Conclusion # 3: when you’re just entering the market, it’s crucial to pay attention to your service architecture, assess the types of data your company will be handling and their alignment with legal grounds for processing, and establish security measures – both technical and organizational. This proactive approach will help you steer clear of the regulatory authority’s scrutiny.
Roles and proper formalization of contractual relations
As we mentioned earlier, RTB auctions are a complex system involving various players, such as Publishers, SSPs, DSPs, DMPs, CMPs, and others. The roles represented by these acronyms correspond to specific statuses under the GDPR, like controller, joint controller, or processor. Identifying the correct status is essential before commencing operations because it has a significant impact on the company’s responsibilities and restrictions.
In practical terms, the most common roles are those of processors and joint data controllers.
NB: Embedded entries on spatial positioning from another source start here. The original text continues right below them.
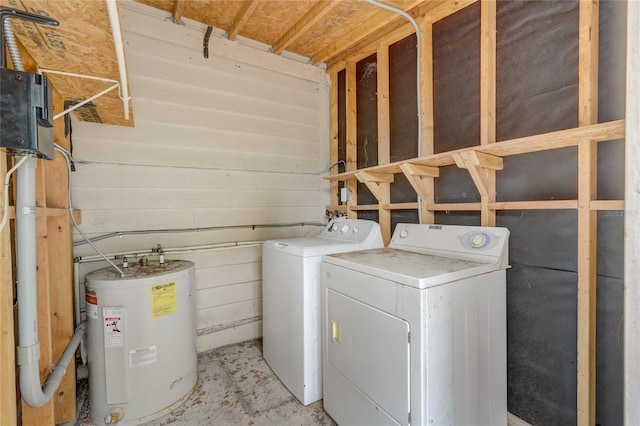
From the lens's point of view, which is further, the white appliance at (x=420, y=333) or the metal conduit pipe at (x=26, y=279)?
the white appliance at (x=420, y=333)

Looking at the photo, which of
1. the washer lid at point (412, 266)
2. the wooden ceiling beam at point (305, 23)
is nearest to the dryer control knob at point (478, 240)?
the washer lid at point (412, 266)

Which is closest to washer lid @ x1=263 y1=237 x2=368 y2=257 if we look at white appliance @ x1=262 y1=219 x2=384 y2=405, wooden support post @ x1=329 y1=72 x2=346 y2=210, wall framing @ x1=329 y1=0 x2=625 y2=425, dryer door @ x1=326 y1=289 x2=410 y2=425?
white appliance @ x1=262 y1=219 x2=384 y2=405

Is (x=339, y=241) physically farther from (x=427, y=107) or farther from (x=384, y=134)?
(x=427, y=107)

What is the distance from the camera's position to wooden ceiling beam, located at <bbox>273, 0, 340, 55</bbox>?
2.04m

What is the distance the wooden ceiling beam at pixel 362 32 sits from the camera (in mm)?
2094

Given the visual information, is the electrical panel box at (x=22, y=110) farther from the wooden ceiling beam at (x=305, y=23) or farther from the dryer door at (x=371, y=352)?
the wooden ceiling beam at (x=305, y=23)

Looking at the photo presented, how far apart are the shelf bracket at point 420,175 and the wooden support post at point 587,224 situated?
0.78 metres

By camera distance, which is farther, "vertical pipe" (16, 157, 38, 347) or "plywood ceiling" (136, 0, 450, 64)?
"plywood ceiling" (136, 0, 450, 64)

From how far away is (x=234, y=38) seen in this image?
2430 millimetres

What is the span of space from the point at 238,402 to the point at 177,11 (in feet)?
8.93

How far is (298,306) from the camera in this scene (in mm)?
1760

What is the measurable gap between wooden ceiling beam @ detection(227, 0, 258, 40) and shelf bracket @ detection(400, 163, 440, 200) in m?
1.54

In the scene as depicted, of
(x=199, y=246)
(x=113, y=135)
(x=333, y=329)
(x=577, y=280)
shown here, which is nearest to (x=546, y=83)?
(x=577, y=280)

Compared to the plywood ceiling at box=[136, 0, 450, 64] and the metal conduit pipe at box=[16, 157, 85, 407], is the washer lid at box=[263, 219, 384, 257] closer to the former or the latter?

In the case of joint control, Article 26(1) of the GDPR mandates that controllers must establish a clear agreement detailing their respective obligations for GDPR compliance. This includes how they handle the rights of data subjects and their responsibilities for providing information as outlined in Articles 13 and 14 of the GDPR.
By the way, the French regulatory body, CNIL, recently slapped a $40 million fine on the adtech giant Criteo for various GDPR violations. The company employed tracking and data processing methods to create profiles of web users for targeted behavioral advertising. Advertisers paid for these “individual-level customer predictions.” Some of the breaches noted by the regulatory authority included placing targeting cookies without user consent (Article 7(1) of the GDPR), failing to maintain transparency (Articles 12 and 13 of the GDPR), neglecting user rights to access information (Article 15(1) of the GDPR), the right to withdraw consent and delete data (Articles 7(3) and 17(1) of the GDPR), and not adhering to the formalization requirements for relations between joint data controllers (Article 26 of the GDPR).
Conclusion # 4: it’s vital to determine your legal status in the market from the GDPR prospective and ensure that you establish well-defined contractual agreements with your business partners.
Functional realization of user rights
Ensuring that users’ rights, guaranted by the GDPR, are respected in technological mechanisms such as online advertising is crucial. This is primarily manifested in the provision of simple and accessible functional mechanisms for their implementation, such as the right to access their data, the right to rectification, the right to delete data (right to be forgotten), and restrict processing. Consent Management Platforms (CMPs) may be used for this purpose.
It is important to note that all companies that process personal data of EU users must be prepared for the fact that a user may request access to the data held by the company, and it must be fulfilled within the appropriate time frame. Alternatively, the data subject may object to the processing of their personal data for direct marketing purposes, or if the processing is based on legitimate interest. In such cases, the company must ensure that it has the functionality to stop processing the data subject’s data.
Recently, Sephora, one of the top online cosmetics retailers, was fined $1.2 million under the California Consumer Protection Act (CCPA) for failing to notify consumers about the sale of their personal data to third parties for the purpose of creating targeted advertising profiles (to display personalized ads), as well as for failing to process user requests to refuse to consent to the sale of their data.
Conclusion # 5: Ensuring the practical realization of users’ rights is the company’s primary task and responsibility.